European Medecine Agency (EMA)
7 Westferry Circus . Canary Wharf .
London E14 4HB
Tel +44 (0)20 7418 8400 . Fax +44 (0)20 7418 8416
The European Medicines Agency (EMA) is a decentralised body of the European Union, located in London. Its main responsibility is the protection and promotion of public and animal health, through the evaluation and supervision of medicines for human and veterinary use.
- The Agency is responsible for the scientific evaluation of applications for European marketing authorisations for both human and veterinary medicines (centralised procedure). Under the centralised procedure, companies submit a single marketing-authorisation application to the Agency. Once granted by the European Commission, a centralised (or ‘Community’) marketing authorisation is valid in all European Union (EU) and EEA-EFTA states (Iceland, Liechtenstein and Norway).
- All medicines for human and animal use derived from biotechnology and other high-tech processes must be approved via the centralised procedure. The same applies to all advanced-therapy medicines and human medicines intended for the treatment of HIV/AIDS, cancer, diabetes, neurodegenerative diseases, auto-immune and other immune dysfunctions, and viral diseases, as well as to all designated orphan medicines intended for the treatment of rare diseases. Similarly, all veterinary medicines intended for use as performance enhancers in order to promote the growth of treated animals or to increase yields from treated animals have to go through the centralised procedure.
- For medicines that do not fall under any of the above-mentioned categories, companies can submit an application for a centralised marketing authorisation to the Agency, provided the medicine constitutes a significant therapeutic, scientific or technical innovation, or is in any other respect in the interest of patient or animal health.
- The Agency constantly monitors the safety of medicines through a pharmacovigilance network, and takes appropriate actions if adverse drug reaction reports suggest that the benefit-risk balance of a medicine has changed since it was authorised. For veterinary medicines, the Agency has the responsibility to establish safe limits for medicinal residues in food of animal origin.
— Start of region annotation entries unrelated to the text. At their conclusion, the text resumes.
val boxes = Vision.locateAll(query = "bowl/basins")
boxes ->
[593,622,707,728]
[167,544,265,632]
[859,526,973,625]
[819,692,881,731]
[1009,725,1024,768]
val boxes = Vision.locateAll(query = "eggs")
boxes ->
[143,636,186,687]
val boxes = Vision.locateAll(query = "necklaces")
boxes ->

- The Agency also plays a role in stimulating innovation and research in the pharmaceutical sector. The Agency gives scientific advice and other assistance to companies for the development of new medicines. It publishes guidelines on quality-, safety- and efficacy-testing requirements. A dedicated SME Office, established in 2005, provides special assistance to small and medium-sized enterprises.
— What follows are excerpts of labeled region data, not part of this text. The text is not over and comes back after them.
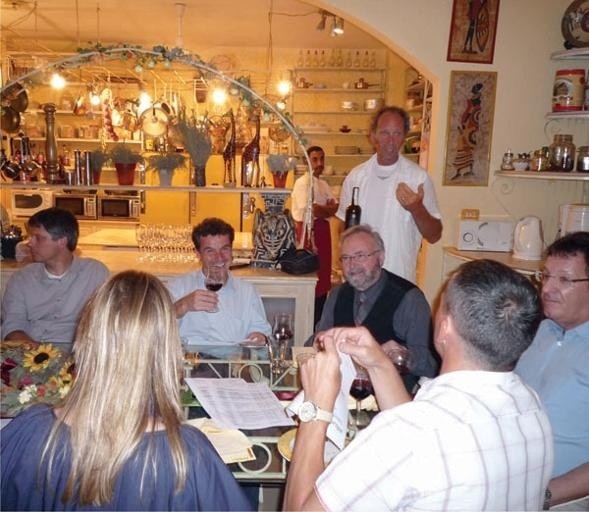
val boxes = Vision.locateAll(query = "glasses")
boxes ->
[338,250,380,264]
[534,270,589,290]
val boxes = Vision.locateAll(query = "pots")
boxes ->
[364,98,383,111]
[354,77,380,89]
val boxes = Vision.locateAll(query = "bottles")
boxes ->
[548,134,576,172]
[576,145,589,172]
[532,150,549,172]
[344,187,362,233]
[552,67,586,113]
[501,153,515,171]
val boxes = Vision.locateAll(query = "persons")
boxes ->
[336,105,445,288]
[0,207,112,354]
[165,216,273,350]
[299,224,442,401]
[514,231,589,512]
[449,82,484,180]
[281,258,554,511]
[289,145,339,334]
[462,1,484,54]
[1,268,253,512]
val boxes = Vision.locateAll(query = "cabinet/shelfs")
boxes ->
[1,183,297,231]
[402,64,433,171]
[286,66,388,187]
[0,81,140,173]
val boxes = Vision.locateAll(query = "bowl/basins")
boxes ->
[339,128,351,133]
[343,102,352,106]
[512,159,529,171]
[342,81,351,89]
- Six scientific committees, composed of members of all EU and EEA-EFTA states, some including patients’ and doctors’ representatives, conduct the main scientific work of the Agency: the Committee for Medicinal Products for Human Use (CHMP), the Committee for Medicinal Products for Veterinary Use (CVMP), the Committee for Orphan Medicinal Products (COMP), the Committee on Herbal Medicinal Products (HMPC), the Paediatric Committee (PDCO) and the Committee for Advanced Therapies (CAT).
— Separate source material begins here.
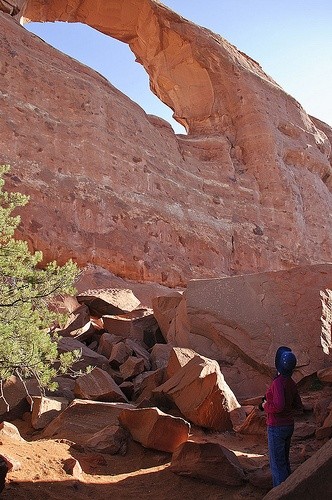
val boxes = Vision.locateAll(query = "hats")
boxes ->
[275,346,297,378]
- The Agency works with a network of over 4,500 ’[European experts’->http://www.ema.europa.eu/ema/index.jsp?curl=pages/about_us/general/general_content_000105.jsp&mid=WC0b01ac0580028c32] who serve as members of the Agency’s scientific committees, working parties or scientific assessment teams. These experts are made available to the Agency by the national competent authorities of the EU and EFTA states.
- The Agency can be considered as the ’hub’ of a European medicines network comprising over 40 national competent authorities in 30 EU and EEA-EFTA countries, the European Commission, the European Parliament and a number of other decentralised EU agencies. The Agency works closely with its European partners to build the best possible regulatory system for medicines for Europe and protect the health of its citizens.
- In view of the continuing globalisation of the pharmaceutical sector, the Agency works to forge close ties with partner organisations around the world, including the World Health Organization and the regulatory authorities of non-European nations. The Agency is continually involved in a wide range of cooperation activities with its international partners, designed to foster the timely exchange of regulatory and scientific expertise and development of best practices in the regulatory field.
- The Agency is also involved in referral or arbitration procedures relating to medicines that are approved or under consideration by Member States in non-centralised authorisation procedures.
- The Agency is headed by an Executive Director and has a secretariat of approximately 530 full-time staff (2009 figure). The Management Board is the supervisory body of the Agency, responsible, in particular, for budgetary matters.